(Records from a data collection):
********

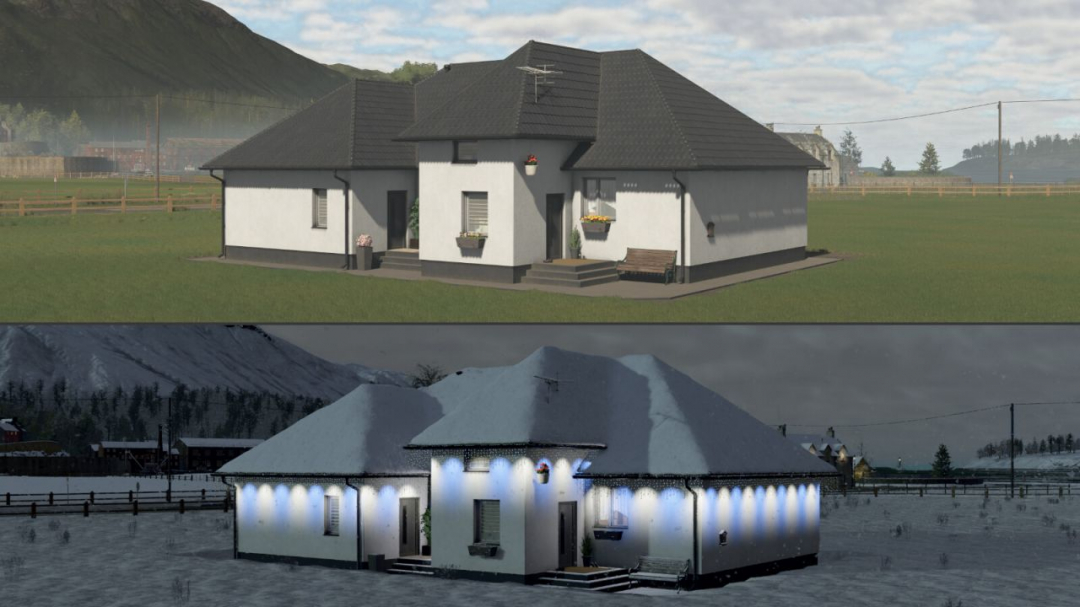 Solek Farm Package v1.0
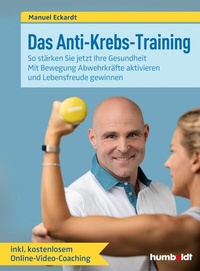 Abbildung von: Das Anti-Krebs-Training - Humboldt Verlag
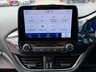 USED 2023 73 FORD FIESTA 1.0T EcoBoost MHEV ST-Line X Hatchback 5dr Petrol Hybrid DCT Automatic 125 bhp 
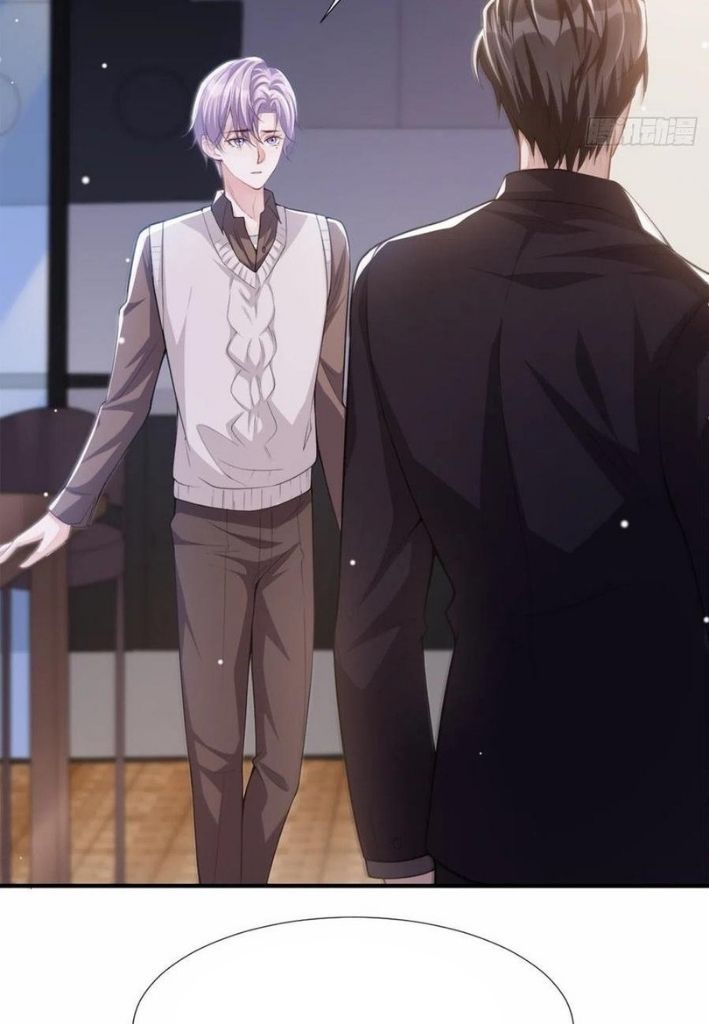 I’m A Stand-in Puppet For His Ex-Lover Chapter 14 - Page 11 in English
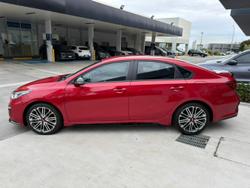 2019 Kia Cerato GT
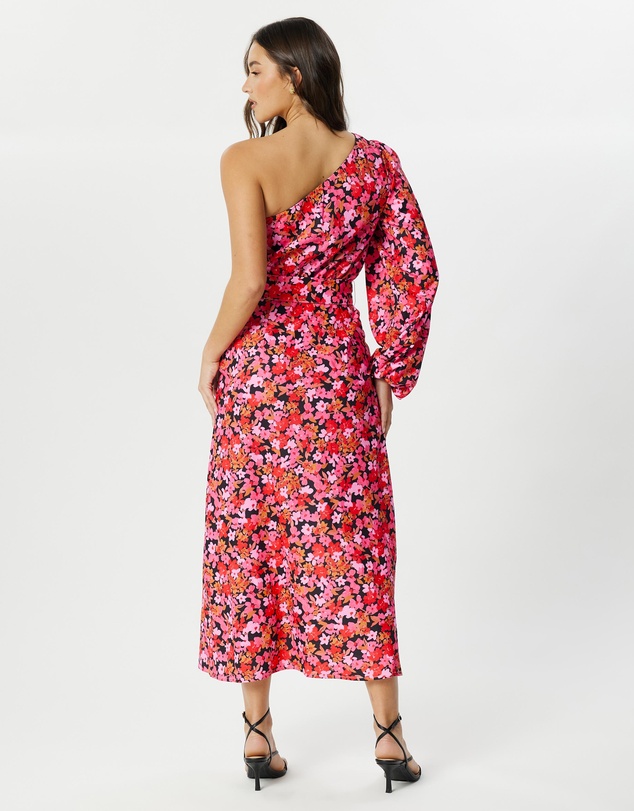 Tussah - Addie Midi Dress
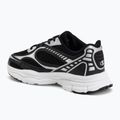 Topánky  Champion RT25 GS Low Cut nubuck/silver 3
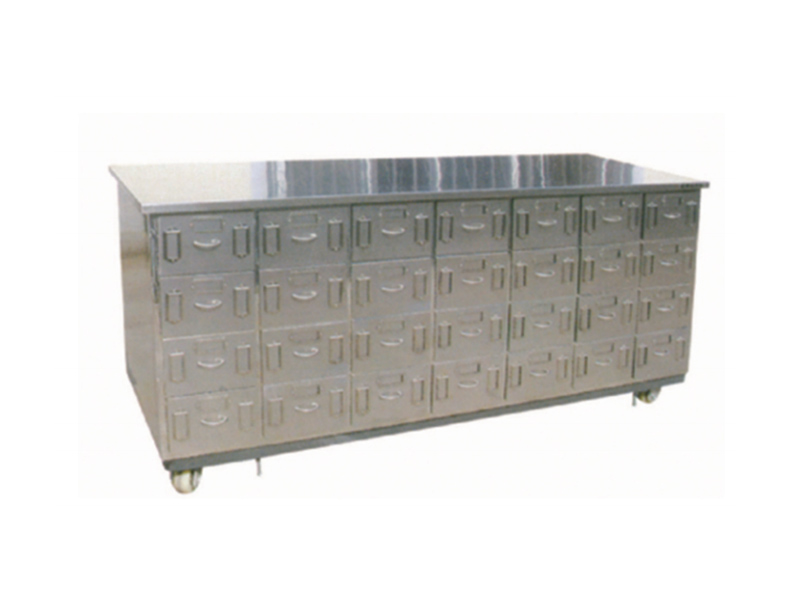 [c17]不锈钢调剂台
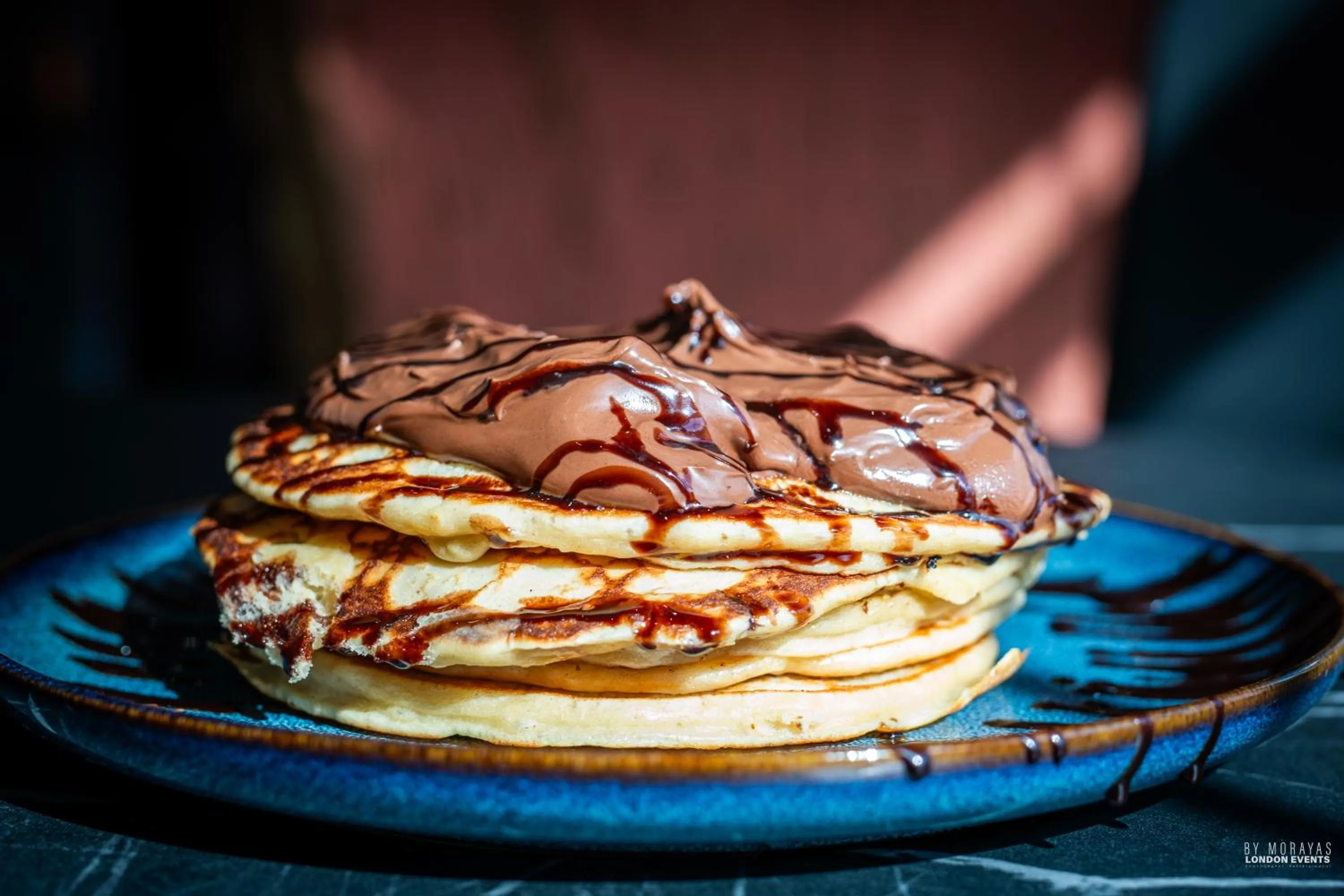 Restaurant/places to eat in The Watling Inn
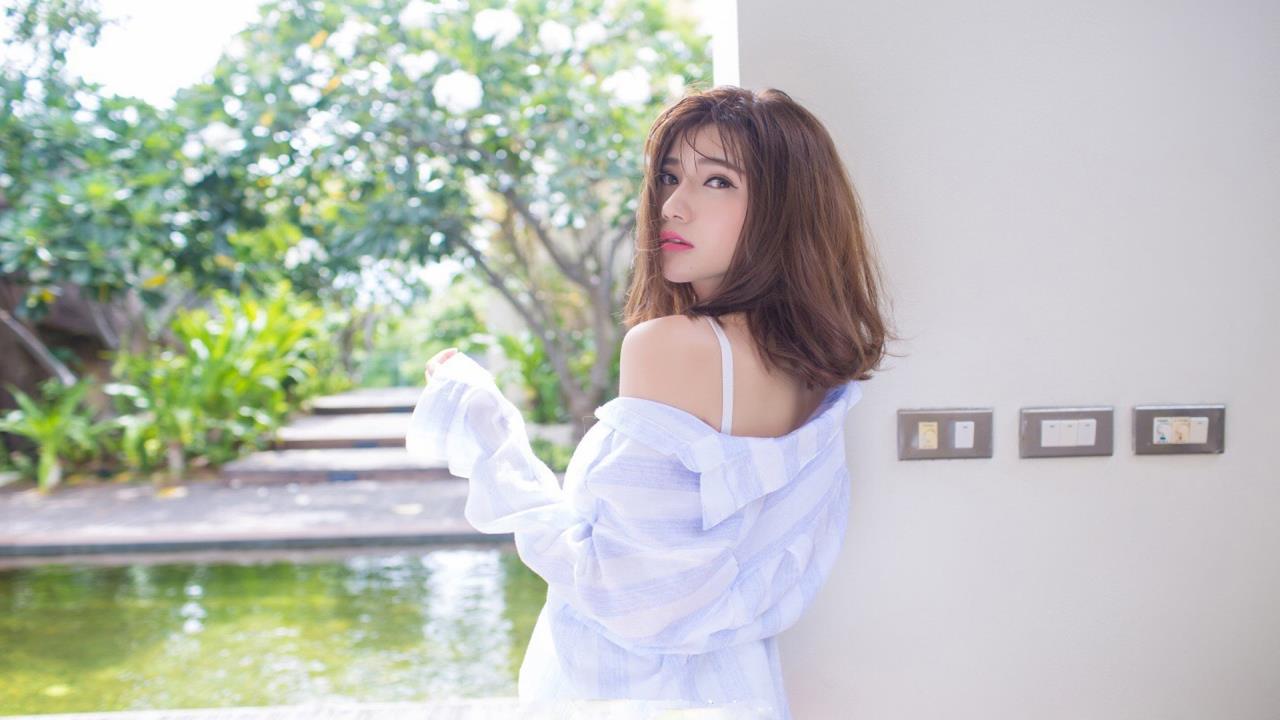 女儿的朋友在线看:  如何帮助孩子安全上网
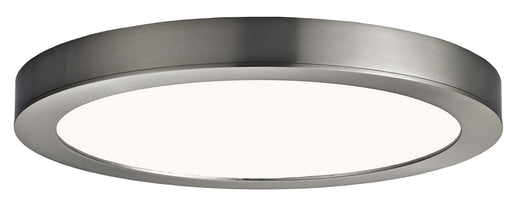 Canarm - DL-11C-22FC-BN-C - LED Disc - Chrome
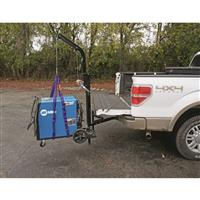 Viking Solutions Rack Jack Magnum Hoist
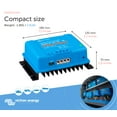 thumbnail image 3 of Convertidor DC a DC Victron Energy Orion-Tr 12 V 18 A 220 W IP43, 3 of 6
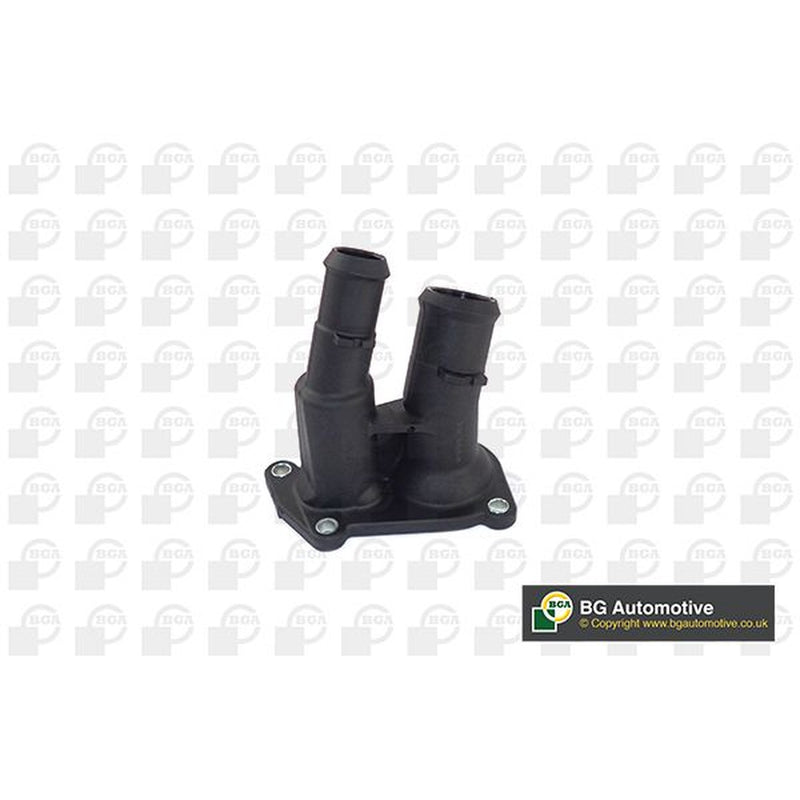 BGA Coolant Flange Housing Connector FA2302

********

(Task item): An exact copy of the lines above from the one with "2019 Kia Cerato GT" up to and including the one with "thumbnail image 3" is required; reproduce only those lines, omitting all pictures.

(Output):
 2019 Kia Cerato GT
 Tussah - Addie Midi Dress
 Topánky  Champion RT25 GS Low Cut nubuck/silver 3
 [c17]不锈钢调剂台
 Restaurant/places to eat in The Watling Inn
 女儿的朋友在线看:  如何帮助孩子安全上网
 Canarm - DL-11C-22FC-BN-C - LED Disc - Chrome
 Viking Solutions Rack Jack Magnum Hoist
 thumbnail image 3 of Convertidor DC a DC Victron Energy Orion-Tr 12 V 18 A 220 W IP43, 3 of 6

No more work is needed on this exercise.